Basically this is the vendoring approach to package dependencies - collections vendor their import tree, so they aren’t affected by linkrot.
That said, I think we should be careful of treating schemas too much like software libraries. There’s no equivalent of a “bugfix” - if you fix a typo in a property, then everyone who consumes your schema doesn’t just have to upgrade to the new schema version - they have to regenerate all of their own data. This is just how it is; every schema change requires a migration, and a major goal for us should be to start working on migrations, but for now we don’t have tools for that. So even though this all has the overall architecture of a package manager, it has a different kind of usage profile. We shouldn’t zoom in too much on the UX of “upgrading schemas” because for now most schema changes are catastrophic no matter what we do.

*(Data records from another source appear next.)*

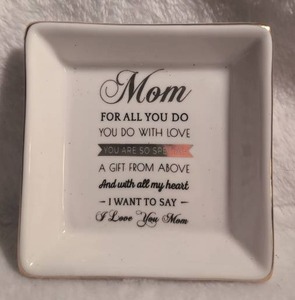 lot 2666 image: Mom Sentimental Message Ceramic Trinket Dish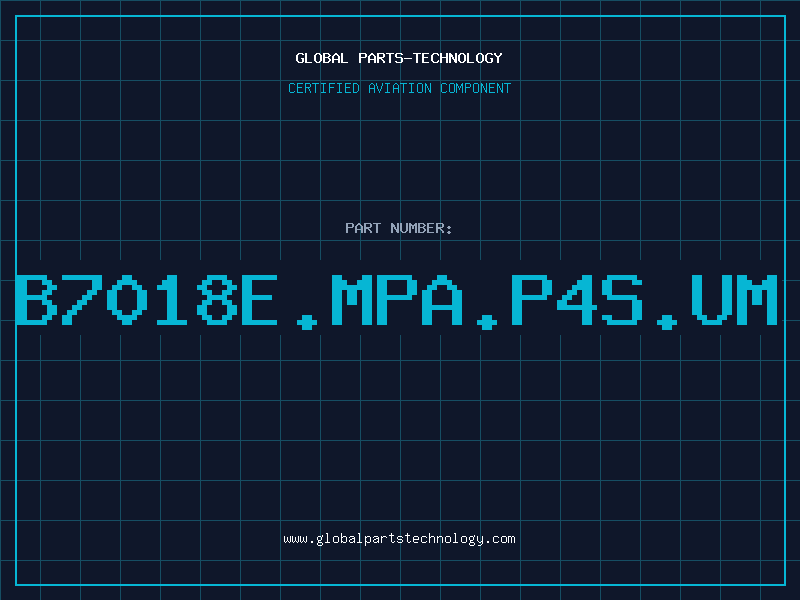 Aviation Part B7018E.MPA.P4S.UM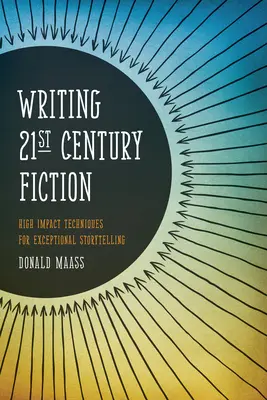 Escribir ficción del siglo XXI: Técnicas de alto impacto para una narración excepcional - Writing 21st Century Fiction: High Impact Techniques for Exceptional Storytelling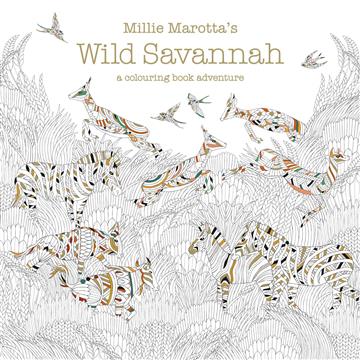Knjiga Millie Marotta's Wild Savannah autora Millie Marotta izdana 2016 kao meki uvez dostupna u Knjižari Znanje.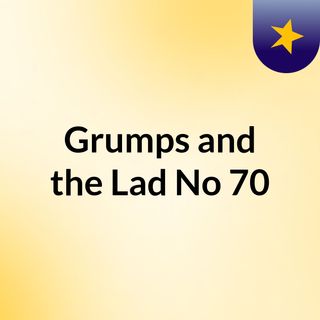 Grumps and the Lad No 70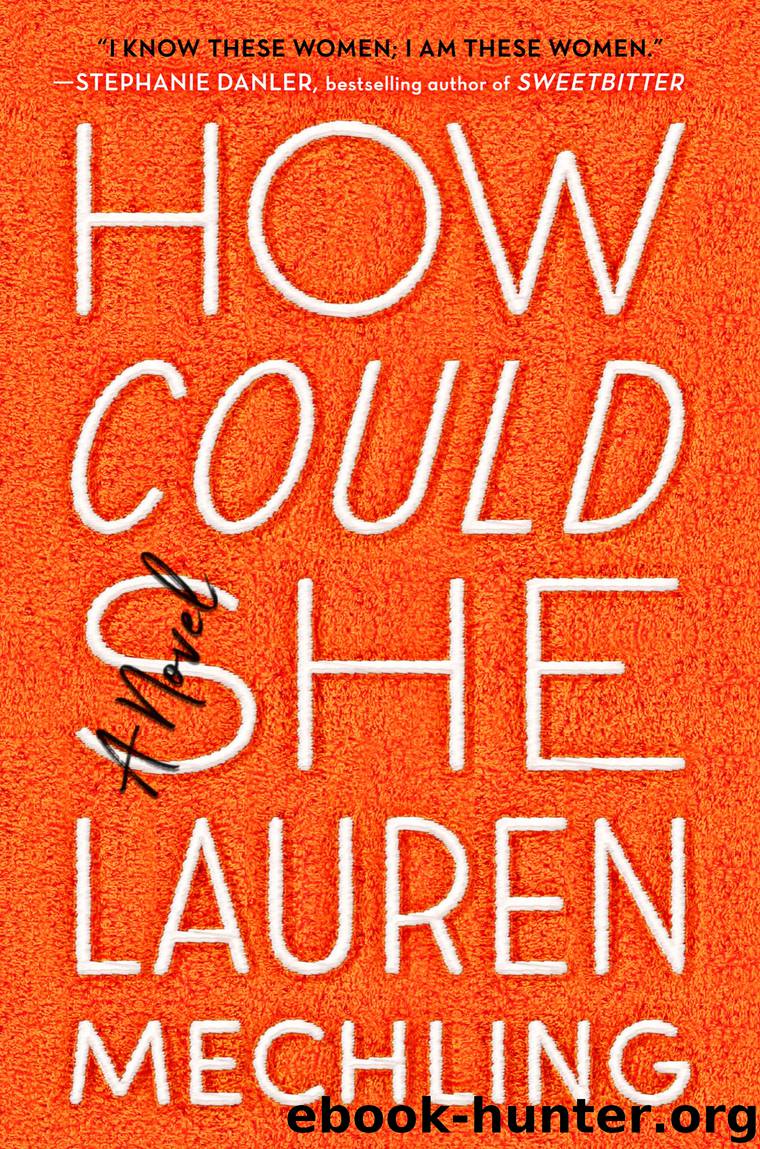 How Could She by Lauren Mechling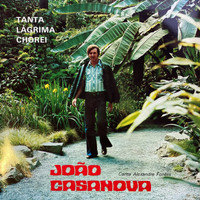 João Casanova - João Casanova Canta Alexandre Fontes (Tanta Lágrima Chorei)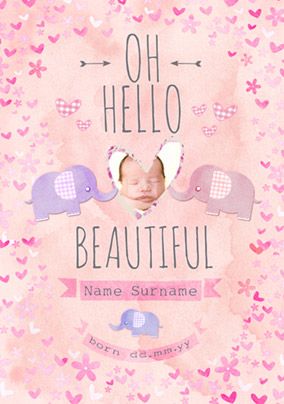 Button Nose - New Baby Card Hello Beautiful Photo Upload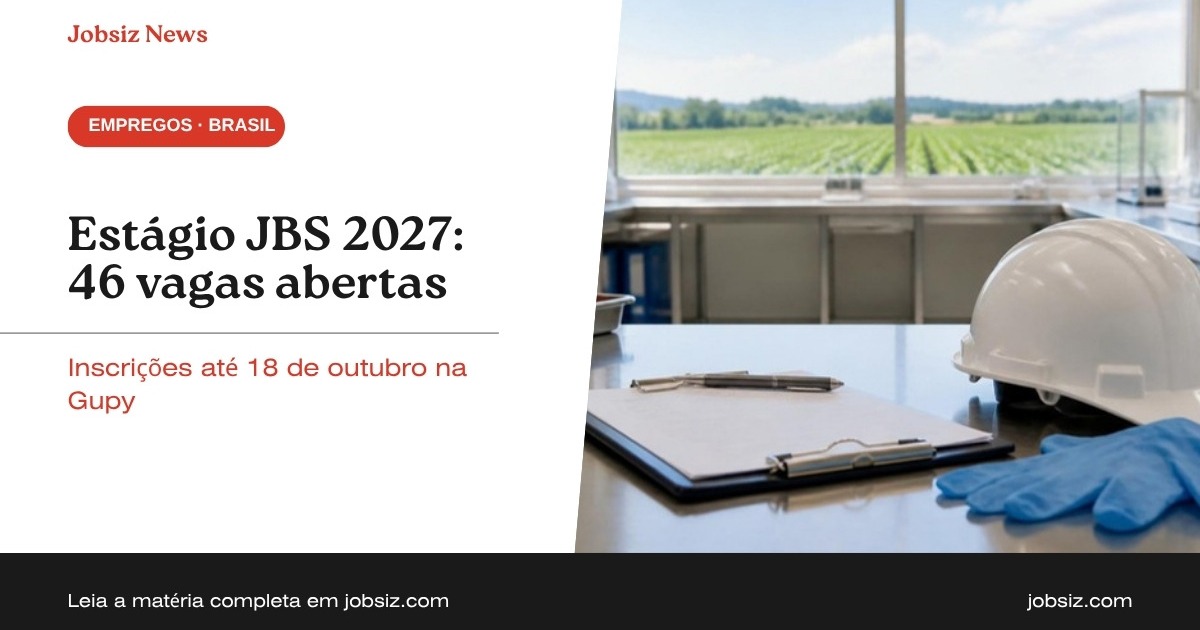 Estágio JBS 2027: 46 vagas e inscrições até 18 de outubro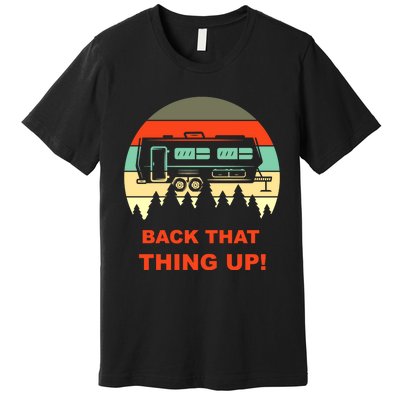 Back That Thing Up Funny Camper Rv Meme Camping Van Boondock Funny Gift Premium T-Shirt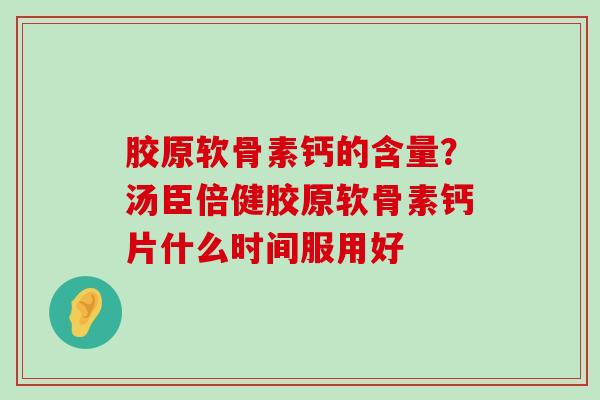 胶原软骨素钙的含量？汤臣倍健胶原软骨素钙片什么时间服用好-第1张图片-氨糖科普网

One point that Travis brought up earlier is that having collections import an array of schemas prevents us from having a single URL for the schema of a collection. I think this is fine - everything that we would want to do around “checking if two collections have compatible schemas” can be done just as easily with arrays. I could easily be missing something obvious but I don’t know what we’d need specifically singular URLs for collection schemas for.
Lastly, we need to consider what exactly we mean by “semantic versioning” here. How do we interpret major/minor/patches to schemas? The gradations I can think of are
- changes to comments / documentation only
- adding new types
- anything involving editing / removing / types
Or maybe it’d make more sense to combine 1 and 2, and save the major/minor difference for different kinds of migrations - as in “a minor bump comes with a formally verified migration” (once we have them!) and “a major bump will require you to regenerate your data from scratch”. Either way we should be honest that since schema upgrades and code upgrades behave in different ways, we’re not literally using semver.
(One precedent for this is the badger key/value store - they use something they call “serialization versioning”. It turns out that there are plenty of kinds of projects that semver just doesn’t apply to.)
I feel like I wrote this in a confusing way, and what I’m proposing is actually way simpler than it seems. Let me know if anything doesn’t make sense.